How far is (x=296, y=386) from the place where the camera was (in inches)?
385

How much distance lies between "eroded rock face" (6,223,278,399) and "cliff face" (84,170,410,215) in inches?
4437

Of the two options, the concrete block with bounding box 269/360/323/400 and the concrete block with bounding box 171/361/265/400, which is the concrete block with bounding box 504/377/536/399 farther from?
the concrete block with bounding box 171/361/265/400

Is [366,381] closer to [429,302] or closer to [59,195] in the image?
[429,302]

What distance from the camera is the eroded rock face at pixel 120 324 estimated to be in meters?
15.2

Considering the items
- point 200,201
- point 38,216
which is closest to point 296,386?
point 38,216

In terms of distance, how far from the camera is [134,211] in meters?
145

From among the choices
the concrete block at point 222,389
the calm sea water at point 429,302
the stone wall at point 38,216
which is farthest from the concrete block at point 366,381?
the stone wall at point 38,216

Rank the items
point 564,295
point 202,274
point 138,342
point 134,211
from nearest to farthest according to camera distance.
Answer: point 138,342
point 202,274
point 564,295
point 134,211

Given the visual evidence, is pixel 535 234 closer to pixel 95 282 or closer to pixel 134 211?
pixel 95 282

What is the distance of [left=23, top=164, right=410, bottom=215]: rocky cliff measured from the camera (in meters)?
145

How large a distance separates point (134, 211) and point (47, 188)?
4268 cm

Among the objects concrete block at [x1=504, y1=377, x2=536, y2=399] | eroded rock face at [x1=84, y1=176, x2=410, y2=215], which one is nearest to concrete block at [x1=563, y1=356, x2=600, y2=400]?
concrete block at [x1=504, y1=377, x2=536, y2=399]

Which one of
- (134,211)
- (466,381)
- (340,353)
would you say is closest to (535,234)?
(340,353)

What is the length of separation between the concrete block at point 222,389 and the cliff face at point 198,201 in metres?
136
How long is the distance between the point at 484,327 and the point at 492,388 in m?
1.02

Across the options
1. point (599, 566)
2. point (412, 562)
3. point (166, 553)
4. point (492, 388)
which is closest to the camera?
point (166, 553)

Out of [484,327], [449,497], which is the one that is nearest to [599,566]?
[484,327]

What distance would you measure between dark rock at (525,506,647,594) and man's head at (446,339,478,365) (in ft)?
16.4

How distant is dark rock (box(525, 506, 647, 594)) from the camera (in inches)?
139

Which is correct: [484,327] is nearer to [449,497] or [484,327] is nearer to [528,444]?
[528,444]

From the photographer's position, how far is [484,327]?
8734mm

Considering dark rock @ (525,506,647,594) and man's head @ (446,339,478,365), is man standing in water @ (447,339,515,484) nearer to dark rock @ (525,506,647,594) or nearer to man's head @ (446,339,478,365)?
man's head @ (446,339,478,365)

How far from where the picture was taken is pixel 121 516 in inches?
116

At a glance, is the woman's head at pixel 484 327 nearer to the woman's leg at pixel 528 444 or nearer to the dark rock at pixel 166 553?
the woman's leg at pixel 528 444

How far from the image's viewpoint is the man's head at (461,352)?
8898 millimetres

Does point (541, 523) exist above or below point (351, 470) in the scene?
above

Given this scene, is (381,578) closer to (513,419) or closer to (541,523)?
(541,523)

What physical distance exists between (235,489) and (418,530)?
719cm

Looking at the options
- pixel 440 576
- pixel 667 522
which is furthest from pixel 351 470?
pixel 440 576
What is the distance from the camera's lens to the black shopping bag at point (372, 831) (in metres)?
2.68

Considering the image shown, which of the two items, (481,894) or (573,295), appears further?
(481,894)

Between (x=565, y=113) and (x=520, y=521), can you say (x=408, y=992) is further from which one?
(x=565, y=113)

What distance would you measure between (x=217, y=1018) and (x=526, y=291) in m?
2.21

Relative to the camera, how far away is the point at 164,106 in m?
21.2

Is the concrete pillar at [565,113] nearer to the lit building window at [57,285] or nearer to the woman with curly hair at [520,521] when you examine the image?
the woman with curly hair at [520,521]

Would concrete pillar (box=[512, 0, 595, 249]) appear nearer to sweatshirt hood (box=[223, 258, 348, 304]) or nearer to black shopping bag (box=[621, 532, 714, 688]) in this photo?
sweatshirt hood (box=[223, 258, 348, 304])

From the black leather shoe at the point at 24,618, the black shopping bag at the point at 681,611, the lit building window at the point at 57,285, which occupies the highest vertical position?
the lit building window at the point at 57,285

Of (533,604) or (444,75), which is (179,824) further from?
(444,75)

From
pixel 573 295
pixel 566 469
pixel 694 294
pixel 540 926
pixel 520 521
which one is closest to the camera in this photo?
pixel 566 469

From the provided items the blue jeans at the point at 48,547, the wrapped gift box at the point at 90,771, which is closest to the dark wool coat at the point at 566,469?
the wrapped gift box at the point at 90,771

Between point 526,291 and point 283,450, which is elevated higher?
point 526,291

* * *

• **Given task**: Retype the records above exactly.

• **Output for this exercise**:
How far is (x=296, y=386) from the place where the camera was (in inches)?
385

How much distance lies between "eroded rock face" (6,223,278,399) and "cliff face" (84,170,410,215) in inches?
4437

Of the two options, the concrete block with bounding box 269/360/323/400 and the concrete block with bounding box 171/361/265/400, which is the concrete block with bounding box 504/377/536/399 farther from?
the concrete block with bounding box 171/361/265/400

Is [366,381] closer to [429,302] or closer to [59,195] in the image?
[429,302]

What distance from the camera is the eroded rock face at pixel 120 324 estimated to be in meters?
15.2

Considering the items
- point 200,201
- point 38,216
which is closest to point 296,386?
point 38,216

In terms of distance, how far from the camera is [134,211] in meters?
145

From among the choices
the concrete block at point 222,389
the calm sea water at point 429,302
the stone wall at point 38,216
which is farthest from the concrete block at point 366,381?
the stone wall at point 38,216

Rank the items
point 564,295
point 202,274
point 138,342
point 134,211
from nearest to farthest according to camera distance.
Answer: point 138,342
point 202,274
point 564,295
point 134,211

Given the visual evidence, is pixel 535 234 closer to pixel 95 282 or closer to pixel 134 211?
pixel 95 282

What is the distance of [left=23, top=164, right=410, bottom=215]: rocky cliff measured from the camera (in meters)?
145

How large a distance separates point (134, 211) and point (47, 188)?
4268 cm

Among the objects concrete block at [x1=504, y1=377, x2=536, y2=399] | eroded rock face at [x1=84, y1=176, x2=410, y2=215], which one is nearest to concrete block at [x1=563, y1=356, x2=600, y2=400]?
concrete block at [x1=504, y1=377, x2=536, y2=399]

Which one of
- (134,211)
- (466,381)
- (340,353)
would you say is closest to (535,234)?
(340,353)

What is the length of separation between the concrete block at point 222,389 and the cliff face at point 198,201 in metres?
136
How long is the distance between the point at 484,327 and the point at 492,388 in m?
1.02

Across the options
1. point (599, 566)
2. point (412, 562)
3. point (166, 553)
4. point (492, 388)
which is closest to the camera?
point (166, 553)

Out of [484,327], [449,497], which is the one that is nearest to [599,566]?
[484,327]

What distance would you measure between dark rock at (525,506,647,594) and man's head at (446,339,478,365) (in ft)?
16.4

How distant is dark rock (box(525, 506, 647, 594)) from the camera (in inches)?
139

Which is correct: [484,327] is nearer to [449,497] or [484,327] is nearer to [528,444]?
[528,444]

From the photographer's position, how far is [484,327]?
8734mm

Considering dark rock @ (525,506,647,594) and man's head @ (446,339,478,365), is man standing in water @ (447,339,515,484) nearer to dark rock @ (525,506,647,594) or nearer to man's head @ (446,339,478,365)?
man's head @ (446,339,478,365)

How far from where the picture was taken is pixel 121 516 in inches?
116

At a glance, is the woman's head at pixel 484 327 nearer to the woman's leg at pixel 528 444 or nearer to the dark rock at pixel 166 553?
the woman's leg at pixel 528 444

How far from the image's viewpoint is the man's head at (461,352)?
8898 millimetres

Does point (541, 523) exist above or below point (351, 470) in the scene?
above

Given this scene, is (381,578) closer to (513,419) or closer to (541,523)?
(541,523)

What physical distance exists between (235,489) and (418,530)?
719cm

Looking at the options
- pixel 440 576
- pixel 667 522
which is furthest from pixel 351 470?
pixel 440 576
What is the distance from the camera's lens to the black shopping bag at point (372, 831) (in metres)?
2.68

Considering the image shown, which of the two items, (481,894) or (573,295), appears further?
(481,894)

Between (x=565, y=113) and (x=520, y=521), can you say (x=408, y=992) is further from which one?
(x=565, y=113)

What distance would you measure between (x=217, y=1018) and (x=526, y=291) in m?
2.21

Relative to the camera, how far away is the point at 164,106 in m?
21.2

Is the concrete pillar at [565,113] nearer to the lit building window at [57,285] or nearer to the woman with curly hair at [520,521] when you examine the image?
the woman with curly hair at [520,521]

Would concrete pillar (box=[512, 0, 595, 249]) appear nearer to sweatshirt hood (box=[223, 258, 348, 304]) or nearer to black shopping bag (box=[621, 532, 714, 688]) in this photo?
sweatshirt hood (box=[223, 258, 348, 304])

From the black leather shoe at the point at 24,618, the black shopping bag at the point at 681,611, the lit building window at the point at 57,285, which occupies the highest vertical position?
the lit building window at the point at 57,285

Of (533,604) or (444,75), which is (179,824) further from?
(444,75)

From
pixel 573 295
pixel 566 469
pixel 694 294
pixel 540 926
pixel 520 521
which one is closest to the camera in this photo?
pixel 566 469

From the provided items the blue jeans at the point at 48,547, the wrapped gift box at the point at 90,771, which is closest to the dark wool coat at the point at 566,469?
the wrapped gift box at the point at 90,771

Between point 526,291 and point 283,450, which is elevated higher?
point 526,291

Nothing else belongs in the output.